Monday, May 23, 2011

Morality is a subtype of logic

A thread courteously started by an anonymous reader over at the James Randi Educational Foundation: http://forums.randi.org/showthread.php?t=209087

I'm a fan of this forum, first and foremost. It's a good place for skeptics to congregate.

Secondly, I love stuff like this, and hope that more of it happens in the future.

Exhibit A: http://nobadmemes.blogspot.com/2010/12/logical-vs-moral.html

Exhibit B: http://nobadmemes.blogspot.com/2011/02/on-logic-and-morality-once-more.html


Posted by Vortigern99 in the thread: 
The OP and thread question strike me as a false dilemma and a nonsense question. The two concepts, morality and logic, are not mutually exclusive so there is no compunction to choose one to "replace" the other.


You might as well ask, "Is it possible to replace a banana with a game of Monopoly?" It's nonsensical. 

Clarification:

1. All personal moralities should conform to scientific standards and principles, as all facets of reality stem from or are themselves empirical phenomena; nothing is exempt from this -- not even whether you should be allowed to kill people for fun!

2. "Suffering is bad," while true, isn't the whole story. Value equations are the rest of it; see here.

3. However, there is a profound difference between "Suffering is bad" and "An action which causes suffering is bad." If causing harm in a particular instance negates a greater amount of harm elsewhere, then the potential action -- that is, the action that reduces suffering while in the process causing it to some degree -- is logically "good," while the harm itself is obviously still intrinsically bad in the same sense that circles are round.

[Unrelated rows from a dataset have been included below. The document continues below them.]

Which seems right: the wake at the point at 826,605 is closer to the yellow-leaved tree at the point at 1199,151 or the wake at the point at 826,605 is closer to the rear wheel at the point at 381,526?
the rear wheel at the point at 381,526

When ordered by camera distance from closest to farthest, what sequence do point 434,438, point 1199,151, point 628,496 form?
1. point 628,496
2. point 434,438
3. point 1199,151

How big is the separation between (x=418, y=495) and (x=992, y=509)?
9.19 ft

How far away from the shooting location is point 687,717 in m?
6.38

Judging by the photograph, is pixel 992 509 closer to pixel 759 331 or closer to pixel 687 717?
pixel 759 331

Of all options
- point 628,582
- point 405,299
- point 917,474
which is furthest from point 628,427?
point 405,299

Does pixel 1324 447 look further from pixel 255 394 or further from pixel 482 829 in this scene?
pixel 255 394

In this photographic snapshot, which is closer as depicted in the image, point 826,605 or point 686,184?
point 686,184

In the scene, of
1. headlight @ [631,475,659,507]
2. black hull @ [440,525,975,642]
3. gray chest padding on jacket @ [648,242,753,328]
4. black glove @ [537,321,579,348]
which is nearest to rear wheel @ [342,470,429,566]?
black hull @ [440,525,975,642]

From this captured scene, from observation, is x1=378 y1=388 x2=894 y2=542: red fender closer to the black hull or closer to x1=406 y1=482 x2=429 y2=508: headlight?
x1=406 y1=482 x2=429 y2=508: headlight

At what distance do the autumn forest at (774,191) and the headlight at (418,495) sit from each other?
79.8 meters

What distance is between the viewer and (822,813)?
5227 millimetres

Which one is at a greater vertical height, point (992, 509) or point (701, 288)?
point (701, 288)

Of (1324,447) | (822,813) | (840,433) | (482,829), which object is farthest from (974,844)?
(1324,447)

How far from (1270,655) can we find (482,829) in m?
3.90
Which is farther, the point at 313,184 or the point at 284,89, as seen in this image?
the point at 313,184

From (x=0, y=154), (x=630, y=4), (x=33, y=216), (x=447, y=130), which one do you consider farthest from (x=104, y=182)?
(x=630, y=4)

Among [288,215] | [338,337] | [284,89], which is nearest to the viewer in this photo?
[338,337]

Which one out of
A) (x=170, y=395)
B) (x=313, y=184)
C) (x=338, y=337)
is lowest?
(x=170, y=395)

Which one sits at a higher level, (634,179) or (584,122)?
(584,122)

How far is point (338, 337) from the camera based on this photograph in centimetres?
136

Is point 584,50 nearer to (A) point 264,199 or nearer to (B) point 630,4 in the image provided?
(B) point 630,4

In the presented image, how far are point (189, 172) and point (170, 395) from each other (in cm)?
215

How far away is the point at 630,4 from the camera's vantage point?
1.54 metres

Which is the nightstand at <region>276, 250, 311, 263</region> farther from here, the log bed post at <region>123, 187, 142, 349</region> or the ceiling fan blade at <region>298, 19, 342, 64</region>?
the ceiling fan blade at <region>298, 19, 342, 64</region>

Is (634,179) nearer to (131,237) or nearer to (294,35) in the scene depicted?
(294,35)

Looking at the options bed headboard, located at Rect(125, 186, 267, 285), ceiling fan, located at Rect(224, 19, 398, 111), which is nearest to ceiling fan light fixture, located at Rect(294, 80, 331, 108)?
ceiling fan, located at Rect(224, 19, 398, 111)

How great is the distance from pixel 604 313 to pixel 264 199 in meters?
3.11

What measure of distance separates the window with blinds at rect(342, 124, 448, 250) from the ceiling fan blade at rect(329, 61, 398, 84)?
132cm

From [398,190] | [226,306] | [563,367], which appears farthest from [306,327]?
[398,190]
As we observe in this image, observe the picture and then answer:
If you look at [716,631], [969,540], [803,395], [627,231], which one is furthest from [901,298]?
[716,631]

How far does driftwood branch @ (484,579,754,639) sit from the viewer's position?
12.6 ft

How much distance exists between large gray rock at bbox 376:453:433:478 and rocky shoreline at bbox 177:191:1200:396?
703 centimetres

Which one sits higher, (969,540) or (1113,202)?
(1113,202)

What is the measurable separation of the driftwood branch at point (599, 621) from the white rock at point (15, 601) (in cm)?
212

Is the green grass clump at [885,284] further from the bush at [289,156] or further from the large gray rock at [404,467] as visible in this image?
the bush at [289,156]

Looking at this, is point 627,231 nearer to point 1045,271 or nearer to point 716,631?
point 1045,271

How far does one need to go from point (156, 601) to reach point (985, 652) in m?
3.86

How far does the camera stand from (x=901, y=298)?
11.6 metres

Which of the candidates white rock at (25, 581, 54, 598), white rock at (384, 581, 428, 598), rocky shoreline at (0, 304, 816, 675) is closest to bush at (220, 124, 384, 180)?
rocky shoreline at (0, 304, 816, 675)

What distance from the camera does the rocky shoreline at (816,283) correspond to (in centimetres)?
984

4. Whether morality is an "objective" matter is beside the point of the original posts. Regardless of the status of morality as an empirically verifiable tool, it is valid; it's just that its scope is so narrow as to miss the vast majority of that which is "bad" in the universe. Humans are the only entities that we're currently aware of that are capable of being immoral; volcanoes, earthquakes, lions, and the AIDS virus may not be immoral beings, but they cause "bad" -- as far as we can tell.


Posted by mike3 in the thread:
...they seem to be saying we should toss out "morality" ("remove it from our philosophy"), leaving, apparently, only "logic". Does the false-dilemma response apply here?

"Morality" is in quotes in my original passage because I meant the word "morality" -- not the practice of framing things in moral terms. We should ask whether it's logical to rape women for fun -- not whether it's moral. Are both questions basically the same? Yes, but the latter causes us to focus on the human element of the bad parts of the universe, which isn't nearly a fundamental enough focus. I'm merely requesting that the human species update its vocabulary and broaden the scope of its ideals.

P.S.: It's more like asking if it's possible to replace a banana with a piece of fruit.